* [Extract]
-- -- --

Saturday, August 15, 2009

Beyond Secularism

The Wikipedia article on secularism (a must-read) describes it as the idea of liberating the governments from the interference of religion. On occasions it has also protected religion from invasion of the “secular” segments in the West.

Does this also give a greater chance for equality between various religious groups living in a society? The question did not become relevant until after the Second World War because until then, most secular societies were either composed of just one religion, or religious minorities did not even except to be treated equally.

Today, many educated people look towards secularism as an ideology which may ensure equality between religious groups just as it ensured some civil liberties in the past. However, historical evidence for this presumption doesn't exist. Even as recently as the election campaign of Barrack Obama, the candidate had to assure his voters so many times that he was not Muslim. Likewise it is unlikely that a Muslim could be elected Prime Minister in India in the foreseeable future.

-- -- --

Records from a collection:
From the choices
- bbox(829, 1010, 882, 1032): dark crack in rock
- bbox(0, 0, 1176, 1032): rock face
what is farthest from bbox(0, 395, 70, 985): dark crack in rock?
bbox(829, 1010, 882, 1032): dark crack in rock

-- -- --

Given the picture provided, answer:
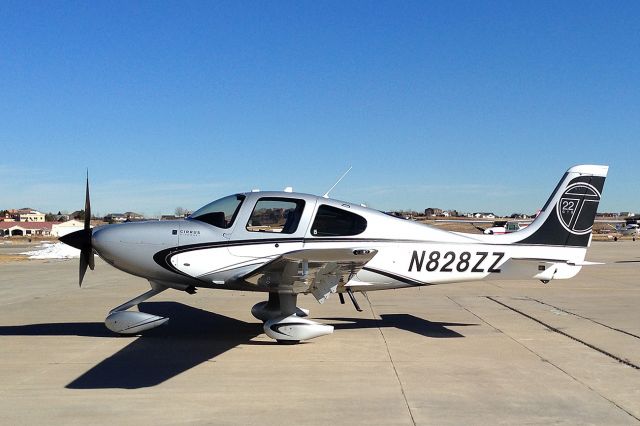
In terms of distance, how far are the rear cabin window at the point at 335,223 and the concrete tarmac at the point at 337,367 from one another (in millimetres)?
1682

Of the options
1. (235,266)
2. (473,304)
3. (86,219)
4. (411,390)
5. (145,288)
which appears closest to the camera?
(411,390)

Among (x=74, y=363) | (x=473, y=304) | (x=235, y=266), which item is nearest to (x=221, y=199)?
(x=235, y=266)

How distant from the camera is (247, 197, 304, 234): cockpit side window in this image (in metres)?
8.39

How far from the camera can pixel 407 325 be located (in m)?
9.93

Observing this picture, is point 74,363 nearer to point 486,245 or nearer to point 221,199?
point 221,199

-- -- --

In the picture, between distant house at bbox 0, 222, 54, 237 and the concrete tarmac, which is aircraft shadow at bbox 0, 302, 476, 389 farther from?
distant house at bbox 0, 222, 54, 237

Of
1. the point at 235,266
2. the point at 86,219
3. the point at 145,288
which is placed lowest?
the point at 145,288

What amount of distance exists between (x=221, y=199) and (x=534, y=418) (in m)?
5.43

-- -- --

* [Aim of the task] Write out the passage of the secularism post from "Saturday, August 15, 2009" to "be treated equally.", word for word.

* [Solution to this exercise]
Saturday, August 15, 2009

Beyond Secularism

The Wikipedia article on secularism (a must-read) describes it as the idea of liberating the governments from the interference of religion. On occasions it has also protected religion from invasion of the “secular” segments in the West.

Does this also give a greater chance for equality between various religious groups living in a society? The question did not become relevant until after the Second World War because until then, most secular societies were either composed of just one religion, or religious minorities did not even except to be treated equally.